# TEXT SECTION:
* Start *

So in my ilumination days, i started to think about how the hell do windows/linux implement the mutex, i've implemented this synchronizer in 100... different ways, in many diferent arquitectures but never think how it is really implemented in big ass OS, for example in the ARM world i made some of my synchronizers disabling the interrupts but i always though that it wasn't a really good way to do it.
I tried to "swim" throgh the linux kernel but just like a though i can't see nothing that satisfies my curiosity. I'm not an expert in threading, but i have solid all the basic and intermediate concepts of it.
So does anyone know how a mutex is implemented?
A quick look at code apparently from one Linux distribution seems to indicate that it is implemented using an interlocked compare and exchange. So, in some sense, the OS isn't really implementing it since the interlocked operation is probably handled at the hardware level.
Edit As Hans points out, the interlocked exchange does the compare and exchange in an atomic manner. Here is documentation for the Windows version. For fun, I just now wrote a small test to show a really simple example of creating a mutex like that. This is a simple acquire and release test.

* End *

# GIVEN EXERCISE 1:
Render the lines of the entries, from the line containing "What is the separation" through the last line of the entries, as a Markdown table with the columns Row and Entry line. Give each line its own row, number the rows, and omit blank lines.

Saved data entries:

* Start *

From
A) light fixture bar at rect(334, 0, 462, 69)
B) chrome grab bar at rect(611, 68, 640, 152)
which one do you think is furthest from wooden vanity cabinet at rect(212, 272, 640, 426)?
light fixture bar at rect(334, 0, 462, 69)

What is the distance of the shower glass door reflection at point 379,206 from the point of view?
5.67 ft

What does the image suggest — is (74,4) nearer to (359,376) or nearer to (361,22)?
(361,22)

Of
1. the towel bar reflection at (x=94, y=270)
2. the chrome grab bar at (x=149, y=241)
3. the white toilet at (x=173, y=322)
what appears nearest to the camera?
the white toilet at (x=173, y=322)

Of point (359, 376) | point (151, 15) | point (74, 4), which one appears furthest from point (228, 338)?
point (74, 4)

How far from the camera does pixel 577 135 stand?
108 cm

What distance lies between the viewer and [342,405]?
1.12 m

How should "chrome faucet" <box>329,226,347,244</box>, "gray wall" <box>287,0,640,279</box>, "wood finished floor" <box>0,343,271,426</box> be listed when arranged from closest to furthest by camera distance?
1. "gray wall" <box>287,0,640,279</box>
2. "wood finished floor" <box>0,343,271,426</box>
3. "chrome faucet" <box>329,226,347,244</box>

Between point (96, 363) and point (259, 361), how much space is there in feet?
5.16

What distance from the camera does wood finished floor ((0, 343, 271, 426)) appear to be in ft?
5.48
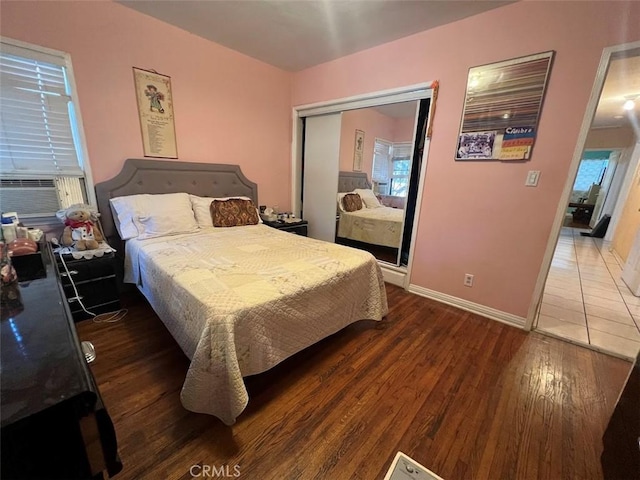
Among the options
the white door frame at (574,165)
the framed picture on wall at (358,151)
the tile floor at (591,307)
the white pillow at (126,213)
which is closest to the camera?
the white door frame at (574,165)

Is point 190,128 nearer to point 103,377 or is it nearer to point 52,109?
point 52,109

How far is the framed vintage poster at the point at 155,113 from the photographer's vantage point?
2.38 metres

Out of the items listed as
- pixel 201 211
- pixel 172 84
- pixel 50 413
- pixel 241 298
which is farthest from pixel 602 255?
pixel 172 84

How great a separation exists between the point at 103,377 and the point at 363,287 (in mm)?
1699

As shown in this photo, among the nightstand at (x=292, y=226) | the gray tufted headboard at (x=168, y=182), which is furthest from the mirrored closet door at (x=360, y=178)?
the gray tufted headboard at (x=168, y=182)

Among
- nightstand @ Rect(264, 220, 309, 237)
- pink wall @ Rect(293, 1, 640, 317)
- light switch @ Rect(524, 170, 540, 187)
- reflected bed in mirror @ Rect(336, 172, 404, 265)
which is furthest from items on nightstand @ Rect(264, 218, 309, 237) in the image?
light switch @ Rect(524, 170, 540, 187)

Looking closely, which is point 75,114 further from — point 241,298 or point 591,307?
point 591,307

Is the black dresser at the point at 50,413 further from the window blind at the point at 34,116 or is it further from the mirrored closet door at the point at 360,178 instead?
the mirrored closet door at the point at 360,178

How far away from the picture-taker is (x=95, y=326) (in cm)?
197

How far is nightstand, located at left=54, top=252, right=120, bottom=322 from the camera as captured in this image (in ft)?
6.24

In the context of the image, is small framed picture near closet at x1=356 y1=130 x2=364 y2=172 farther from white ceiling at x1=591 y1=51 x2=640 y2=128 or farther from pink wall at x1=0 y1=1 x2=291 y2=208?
white ceiling at x1=591 y1=51 x2=640 y2=128

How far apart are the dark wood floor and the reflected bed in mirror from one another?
5.04 feet

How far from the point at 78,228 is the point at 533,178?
354cm

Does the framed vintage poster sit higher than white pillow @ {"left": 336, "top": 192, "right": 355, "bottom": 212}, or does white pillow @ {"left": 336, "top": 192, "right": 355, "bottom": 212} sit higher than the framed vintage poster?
the framed vintage poster
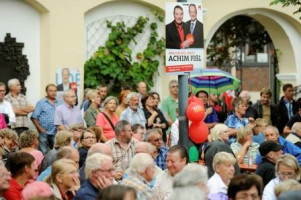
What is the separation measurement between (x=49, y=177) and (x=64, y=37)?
9596 mm

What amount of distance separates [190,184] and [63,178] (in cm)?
224

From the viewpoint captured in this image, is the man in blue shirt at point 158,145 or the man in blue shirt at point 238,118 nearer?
the man in blue shirt at point 158,145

* End *

# GIVEN EXERCISE 2:
Copy the passage of the mutex thread word for word, from "A quick look" to "the hardware level.".

# COMPLETE ANSWER 1:
| Row | Entry line |
|---|---|
| 1 | What is the separation measurement between (x=49, y=177) and (x=64, y=37)? |
| 2 | 9596 mm |
| 3 | What amount of distance separates [190,184] and [63,178] (in cm)? |
| 4 | 224 |
| 5 | From the viewpoint captured in this image, is the man in blue shirt at point 158,145 or the man in blue shirt at point 238,118 nearer? |
| 6 | the man in blue shirt at point 158,145 |

# COMPLETE ANSWER 2:
A quick look at code apparently from one Linux distribution seems to indicate that it is implemented using an interlocked compare and exchange. So, in some sense, the OS isn't really implementing it since the interlocked operation is probably handled at the hardware level.